→ Excerpt to read:
Background information
- Also known as: Monty
- Born: Florimon Carlo Becina Macalino
- Origin: Metro Manila, Philippines
- Genres: Alternative rock; pop rock; OPM;
- Occupations: Singer; songwriter; guitarist; record producer;
- Years active: 2002–present
- Label: Yellow Room Music
- Member of: Mayonnaise

= Monty Macalino =

Filipino musician

Florimon Carlo Becina Macalino is a Filipino musician and record producer. He is best known as the vocalist and guitarist of the alternative rock band Mayonnaise, formed in 2002. He has also worked with other artists as well, including rapper Gloc-9 on the song "Iba't Ibang Bangka" (2020), and the rock band Gracenote on their single "Kalituhan" (2022).

== Biography ==
===Early life and career===
Macalino grew up in a household where his parents regularly played records, which influenced his early interest in music. During his school years, he became involved with classmates who were active in bands. Although primarily a guitarist, he briefly played drums for the metal band Dahong Palay after graduating from high school.

He later recalled experiencing rejection when trying to join bands, including being told that he did not fit a particular image. He has cited these experiences as part of the reason he formed his own band.

→ Exercise data:

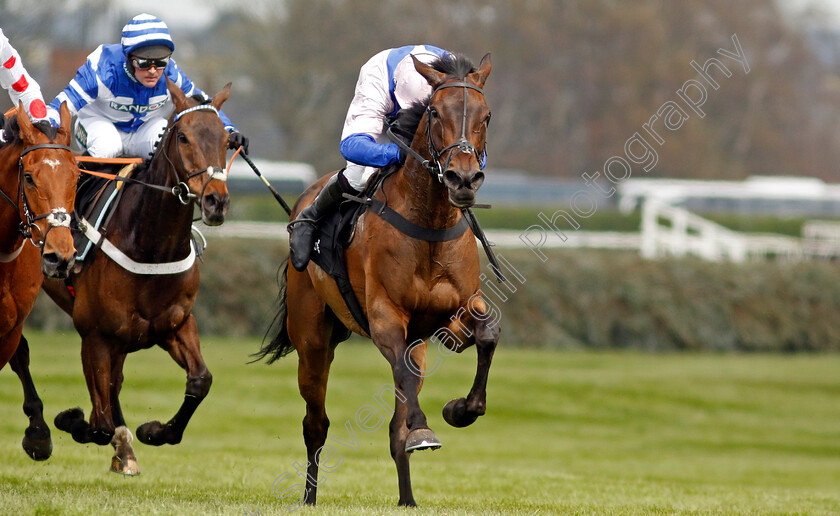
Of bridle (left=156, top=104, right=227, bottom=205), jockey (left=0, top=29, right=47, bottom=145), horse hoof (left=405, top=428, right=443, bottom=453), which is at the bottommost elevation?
horse hoof (left=405, top=428, right=443, bottom=453)

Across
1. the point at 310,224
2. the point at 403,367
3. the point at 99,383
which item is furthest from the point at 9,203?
the point at 403,367

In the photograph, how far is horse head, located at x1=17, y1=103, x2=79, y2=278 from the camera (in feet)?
16.6

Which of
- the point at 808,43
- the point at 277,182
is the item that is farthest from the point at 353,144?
the point at 808,43

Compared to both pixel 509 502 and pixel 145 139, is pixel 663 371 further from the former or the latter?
pixel 145 139

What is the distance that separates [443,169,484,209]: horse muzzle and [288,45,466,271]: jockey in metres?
0.79

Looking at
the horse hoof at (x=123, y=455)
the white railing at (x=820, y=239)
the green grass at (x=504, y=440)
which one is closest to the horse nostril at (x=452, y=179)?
the green grass at (x=504, y=440)

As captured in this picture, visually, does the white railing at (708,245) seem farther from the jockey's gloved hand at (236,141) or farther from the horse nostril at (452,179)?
the horse nostril at (452,179)

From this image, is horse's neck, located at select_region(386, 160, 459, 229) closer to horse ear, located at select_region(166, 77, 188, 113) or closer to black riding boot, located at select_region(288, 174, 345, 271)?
black riding boot, located at select_region(288, 174, 345, 271)

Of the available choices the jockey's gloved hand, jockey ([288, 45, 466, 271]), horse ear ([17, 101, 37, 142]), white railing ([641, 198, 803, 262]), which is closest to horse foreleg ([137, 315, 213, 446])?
jockey ([288, 45, 466, 271])

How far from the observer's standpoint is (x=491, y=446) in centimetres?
1178

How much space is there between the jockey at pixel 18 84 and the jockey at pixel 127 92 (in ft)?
2.00

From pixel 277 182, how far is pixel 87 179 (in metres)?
23.2

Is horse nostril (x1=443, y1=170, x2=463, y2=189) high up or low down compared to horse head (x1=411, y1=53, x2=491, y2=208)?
down

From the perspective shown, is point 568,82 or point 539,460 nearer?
point 539,460
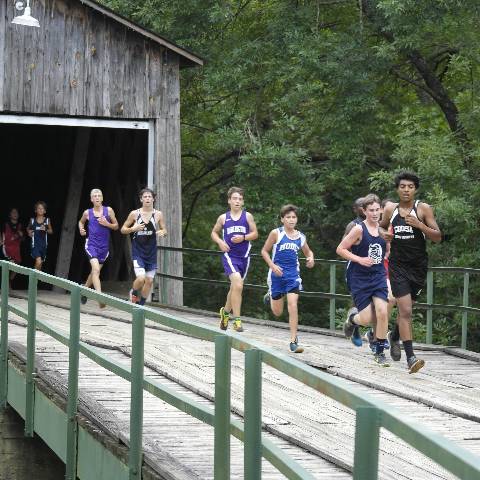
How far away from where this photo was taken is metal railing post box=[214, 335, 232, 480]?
16.6 feet

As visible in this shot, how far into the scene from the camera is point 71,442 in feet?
25.5

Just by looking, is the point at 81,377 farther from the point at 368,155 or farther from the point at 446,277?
the point at 368,155

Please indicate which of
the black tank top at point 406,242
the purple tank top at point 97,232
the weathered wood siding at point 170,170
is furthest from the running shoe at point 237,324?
the weathered wood siding at point 170,170

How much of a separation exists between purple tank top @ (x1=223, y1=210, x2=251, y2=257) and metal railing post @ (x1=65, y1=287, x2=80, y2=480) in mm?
5799

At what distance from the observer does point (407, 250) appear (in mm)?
11102

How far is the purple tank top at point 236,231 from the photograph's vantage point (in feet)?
46.3

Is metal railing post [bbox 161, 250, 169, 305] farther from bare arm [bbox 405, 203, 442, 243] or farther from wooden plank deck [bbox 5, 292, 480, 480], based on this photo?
bare arm [bbox 405, 203, 442, 243]

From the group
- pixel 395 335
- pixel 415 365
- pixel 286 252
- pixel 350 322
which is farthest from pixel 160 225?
pixel 415 365

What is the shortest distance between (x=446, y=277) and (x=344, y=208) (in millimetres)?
6385

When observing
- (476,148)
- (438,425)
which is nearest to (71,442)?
(438,425)

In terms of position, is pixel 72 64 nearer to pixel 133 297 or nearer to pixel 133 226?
pixel 133 226

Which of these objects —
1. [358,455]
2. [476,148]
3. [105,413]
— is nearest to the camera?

→ Requirement 1:
Answer these questions using the text about Monty Macalino:
(a) Which record label is listed for him?
(b) For which band did he briefly play drums after graduating from high school?
(c) What is the title of the single he worked on with the rock band Gracenote, and in what year was it released?
→ Requirement 2:
Reproduce, word for word, the stretch of the text about Monty Macalino from "Florimon Carlo Becina Macalino is" through "from high school.".

→ Response box 1:
(a) Yellow Room Music
(b) Dahong Palay
(c) "Kalituhan," released in 2022

→ Response box 2:
Florimon Carlo Becina Macalino is a Filipino musician and record producer. He is best known as the vocalist and guitarist of the alternative rock band Mayonnaise, formed in 2002. He has also worked with other artists as well, including rapper Gloc-9 on the song "Iba't Ibang Bangka" (2020), and the rock band Gracenote on their single "Kalituhan" (2022).

== Biography ==
===Early life and career===
Macalino grew up in a household where his parents regularly played records, which influenced his early interest in music. During his school years, he became involved with classmates who were active in bands. Although primarily a guitarist, he briefly played drums for the metal band Dahong Palay after graduating from high school.